Notably, the Senate plan reduces funding for cyber schools to 80 percent of the foundation allowance, about $8,240 per pupil, and rolls some smaller programs into broader funding streams, reflecting a shift toward simplifying the funding structure.
In contrast, the House plan totals roughly $21.5 billion for K-12 education and grows spending more modestly, by about 1.1%. While it matches the $10,300 per pupil baseline, the House rejects the weighted funding model and instead maintains categorical grants for specific programs.
Rep.
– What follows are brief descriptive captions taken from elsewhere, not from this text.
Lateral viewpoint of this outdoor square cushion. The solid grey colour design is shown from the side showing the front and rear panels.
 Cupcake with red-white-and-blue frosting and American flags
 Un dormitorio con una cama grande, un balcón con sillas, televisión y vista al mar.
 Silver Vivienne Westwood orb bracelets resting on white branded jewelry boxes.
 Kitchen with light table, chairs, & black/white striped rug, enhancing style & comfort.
Tim Kelly(R-Saginaw Township), chair of the House School Aid subcommittee, said the House plan focuses on targeted investments and accountability rather than long-term structural changes.
“I think funding some things like CTE and early childhood, but also trying to do something a little different, the $40 million in private tutoring,” Kelly said. “And some of the accountability that we put in, trying to get back to some degree of A to F and even third-grade reading retention, trying to infuse a little accountability back in the process.”
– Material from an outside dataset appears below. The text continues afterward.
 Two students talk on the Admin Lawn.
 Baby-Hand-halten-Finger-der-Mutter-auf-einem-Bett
The House approach relies more heavily on targeted spending initiatives, including investments in literacy, math, and school safety, while offsetting costs through reductions to programs such as Grow Your Own teacher pipelines and FAFSA completion incentives.
It also includes broader policy provisions tied to funding, including new requirements and restrictions related to curriculum and school operations, which are largely absent from the Senate plan.
Kelly pushed back on criticism that the House plan underfunds key priorities, noting it still increases funding for at-risk and English learner students.
“We’ve kept making investments in those, so it’s not like we’re not,” he said. “Our budget increases both at-risk and ELL funding, just not the permanency yet.”
He also defended the lower overall spending level, saying House Republicans are trying to scale back from pandemic era funding levels.
“We’d like to try and get back to pre-COVID levels of spending,” Kelly said. “We’re trying to right-size budgets to some degree.”
The differences set up a significant negotiation between the two chambers over both spending levels and funding philosophy.
The Senate proposal emphasizes systemic changes, directing more money through formulas tied to student need and increasing overall investment. The House plan prioritizes program-specific funding and policy changes, while holding overall spending growth to a lower level.
Lawmakers must now reconcile the two approaches before the legal deadline of July 1, with debates expected to center on whether Michigan should adopt a weighted funding model, how much to spend overall, and what policy conditions should be attached to school funding.
“We do have some differences,” Camilleri said. “We’ll hammer those things out once we get this thing done.”